It's been a typical day here, I've wound up somewhere totally different than where I thought I would be - here.
I was getting used to NetBeans GUI builder and trying to find an intuitive way to integrate Swing apps with Spring, which led me to explore the Swing app framework (JSR 296), which led me to multiple articles about how SAF currently sucks because of the underlying architecture and the reluctance/inability of that team to see the need to refactor it (not to mention that it may either be dead or released half baked).
That said I kept seeing mention of Spring, IOC, and sometime Spring RCP.

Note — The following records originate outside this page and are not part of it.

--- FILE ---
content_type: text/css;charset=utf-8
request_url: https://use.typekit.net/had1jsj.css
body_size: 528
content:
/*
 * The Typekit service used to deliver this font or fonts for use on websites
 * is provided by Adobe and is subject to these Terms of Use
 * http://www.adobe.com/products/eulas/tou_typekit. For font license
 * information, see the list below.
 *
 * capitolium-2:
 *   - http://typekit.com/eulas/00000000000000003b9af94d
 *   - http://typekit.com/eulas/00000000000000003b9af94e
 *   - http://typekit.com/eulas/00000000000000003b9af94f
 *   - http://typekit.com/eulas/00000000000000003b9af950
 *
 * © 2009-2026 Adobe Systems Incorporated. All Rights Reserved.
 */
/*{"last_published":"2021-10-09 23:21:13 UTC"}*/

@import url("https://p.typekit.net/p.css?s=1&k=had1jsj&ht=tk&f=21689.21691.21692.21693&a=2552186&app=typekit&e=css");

I use Spring (Security, Core, some other odds and ends) and I am familiar with it. I have implemented a Swing prototype that uses Spring Security to login/authenticate, and I started to implement using Permissions to tie various actions (enabling/disabling, showing/hiding) that are typical use cases in Swing apps where there are users with different security roles.
So, I came back here and I am diving into RCP instead of SAF. Like most Spring projects I like what I see so far. Kind of disconcerting the scarcity of docs after 4+ years, but what are you going to do - SAF looks stillborn.
Anyway, I was digging around the forum and the docs for info on security. The copy of the docs I dug up (literally had to go digging here) had a few paragraphs on security then just stopped hanging in midair, not even coming close to telling me what I want to know much less giving me any real info.
Maybe my copy is corrupt?This assumes you have a security controller named mySecurityController defined in your application context.
Warning
Rest of the text
But enough b***** and on to my questions.
I have downloaded the code/docs and searched through them, I've searched the forum and come up with these threads and references:
http://opensource.atlassian.com/conf...y/RCP/Security
http://forum.springsource.org/showthread.php?t=23070
http://forum.springsource.org/showthread.php?t=32565
http://forum.springsource.org/showthread.php?t=41773
http://forum.springsource.org/showthread.php?t=70873
So, I gather there is considerable code and logic for security. More than I thought there would be. Bravo. Well done.
However, back to the use case - not necessarily enabling commands (which is useful), but simply enabling/disabling/hiding/showing a menu/button/etc. - is there a straightforward way to do this?
I don't want to reinvent the wheel, but my solution seemed straight-forward. Although not particularly elegant it didn't seem ugly either and reused the concept of Java Permissions. I extended Permissions and in a policy file I create grants for permissions on particular components. I can then load those permissions for a given component and examine the roles and privileges in the grant. Based on that info I can then decide whether to enable/disable/etc.
Seems cleaner than the typical hard coded approach you see in a lot of apps. The permissions/grants are decoupled and can be configured separately from the app/module. The logic doesn't need to know which role does what, it just matches the role of the grant to the role of the current user.
So, is there something similar or better in RCP?